ANY CLAIM, like that on the back cover of the proof copy of As You Were, Elaine Feeney’s debut novel, to be published on April 16 by Harvill Secker, that this is “The Irish fiction debut of 2020” needs to be taken with a pinch of salt.
Thankfully, this claim is accompanied by strong and deserved endorsements from Lisa McInerney, Mike McCormack, Sinéad Gleeson, Nicole Flattery, Alan McMonagle, and Conor O’Callaghan.
Under the heading “Pisreógs”, the novel opens with: “I didn’t tell a soul I was sick. OK, I told a magpie. She was the first beating heart I met after the oncology unit and sat shiny and serious on the bonnet of the Volvo.

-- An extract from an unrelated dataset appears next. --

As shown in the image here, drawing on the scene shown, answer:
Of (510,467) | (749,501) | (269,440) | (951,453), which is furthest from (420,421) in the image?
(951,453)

One for sorrow." Thus begins what is not just an intriguing but also an extremely important book.
'As You Were has a strong Galway flavour to it particularly the indigenous accent'
The narrator, Sinéad Hynes, is a tough, driven, funny, young property developer, who will not admit to herself or anybody close to her, that she is facing a serious, if not fatal, health problem. She shares a ward in a dilapidated hospital with two other women, Margaret Rose, who is beset by a chaotic family; a violent and unfaithful husband; and who encourages her daughter to have an abortion, but who hangs on hopelessly to traditional values, and Jane Lohan, who suffers from dementia but has moments of searing lucidity during which her desperate need for compassion and understanding surfaces.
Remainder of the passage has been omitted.